_Text extract_
* * * *

Posted September 4, 2017 by Jeff in Tunes
 
 

‘The Nashville Sound’ of Jason Isbell

Jason Isbell photo by Danny Clinch
Jason Isbell photo by Danny Clinch

Born and bred in Northern Alabama, singer-songwriter Jason Isbell concocts a unique mix of country, rock and pop. Both with Drive-By Truckers and as a solo artist, he’s written songs with remarkable depth. With songs such as “Last of My Kind” and “White Man’s World,” his latest effort, The Nashville Sound, deals with a variety of social and cultural issues.  For the first time since 2011’s Here We Rest, Isbell’s backing band, 400 Unit, receives co-billing on the album. Isbell recently phoned us from his Nashville home where he had a few days off.

It’s been about ten years since your first solo album. What was it like to make that leap from band member to solo artist?
It was kind of difficult to get the first solo album together since I was still touring with the Truckers. I would just work on it for a couple of days at a time. At the time that we made that record I wasn’t planning on having a solo career, but it was really convenient when I found myself on my own to be able to go out and tour in support of something. It’s a lot different when you’re making a record as a side project than when it’s your main creative output.

* * * *

_Stored data_
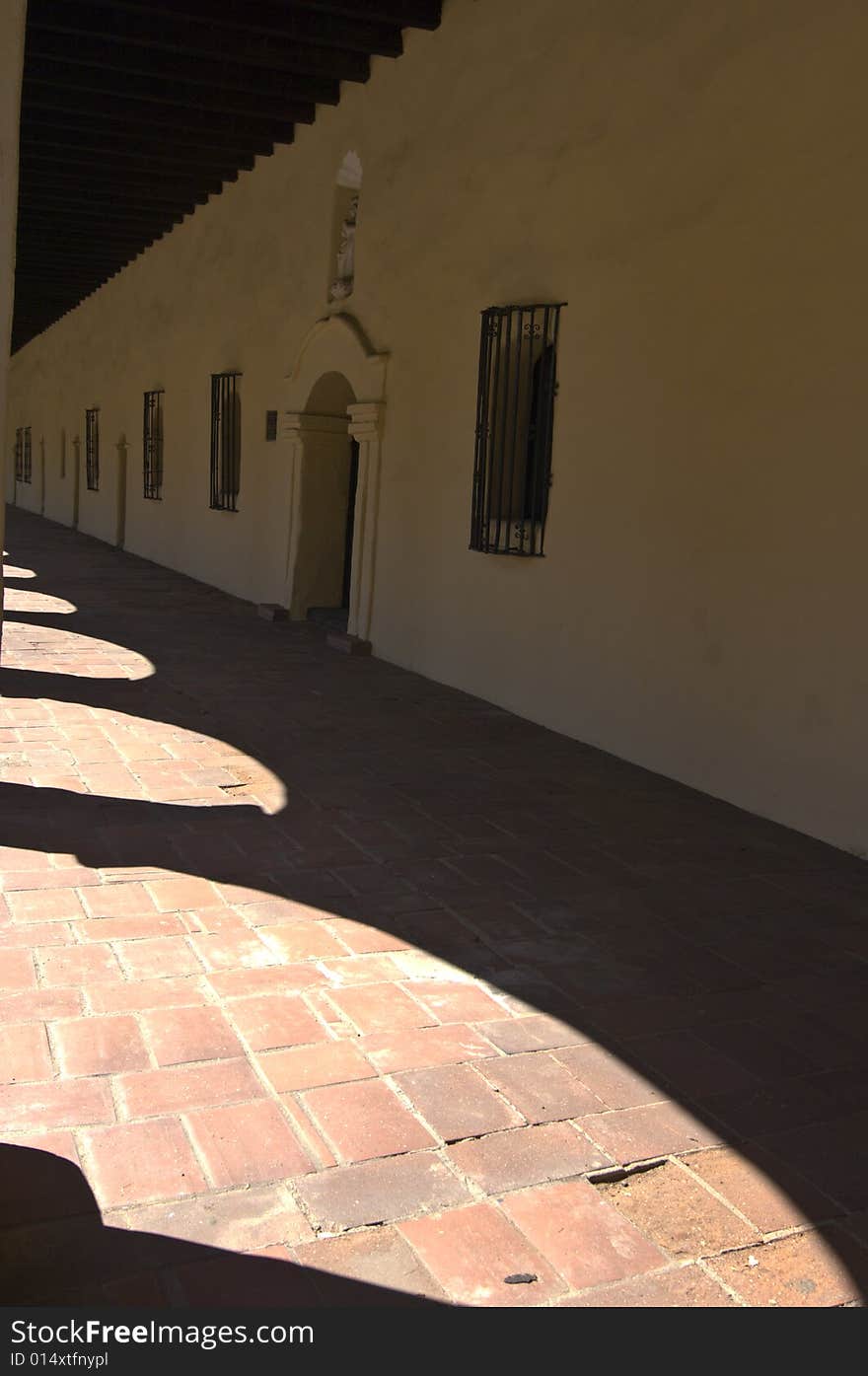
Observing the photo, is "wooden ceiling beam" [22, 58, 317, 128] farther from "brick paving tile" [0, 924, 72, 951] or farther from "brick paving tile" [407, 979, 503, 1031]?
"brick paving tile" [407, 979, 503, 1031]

* * * *

_Objective 1_
From the Jason Isbell interview, output the passage that begins with the words containing "Posted September 4, 2017" and ends with "few days off.". Keep its wording unchanged.
_Objective 2_
List the musical styles that the Jason Isbell interview says he mixes.
_Objective 3_
For each statement, say whether it agrees with the Jason Isbell interview. Answer yes or no, and quote the words that decide it.
(a) Isbell was raised in Northern Alabama.
(b) The 400 Unit has received co-billing on every album since Here We Rest.
(c) Isbell was planning a solo career when he made his first solo album.

_Complete answer 1_
Posted September 4, 2017 by Jeff in Tunes
 
 

‘The Nashville Sound’ of Jason Isbell

Jason Isbell photo by Danny Clinch
Jason Isbell photo by Danny Clinch

Born and bred in Northern Alabama, singer-songwriter Jason Isbell concocts a unique mix of country, rock and pop. Both with Drive-By Truckers and as a solo artist, he’s written songs with remarkable depth. With songs such as “Last of My Kind” and “White Man’s World,” his latest effort, The Nashville Sound, deals with a variety of social and cultural issues.  For the first time since 2011’s Here We Rest, Isbell’s backing band, 400 Unit, receives co-billing on the album. Isbell recently phoned us from his Nashville home where he had a few days off.

_Complete answer 2_
country
rock
pop

_Complete answer 3_
(a) Yes: "Born and bred in Northern Alabama"
(b) No: "For the first time since 2011’s Here We Rest, Isbell’s backing band, 400 Unit, receives co-billing on the album."
(c) No: "At the time that we made that record I wasn’t planning on having a solo career"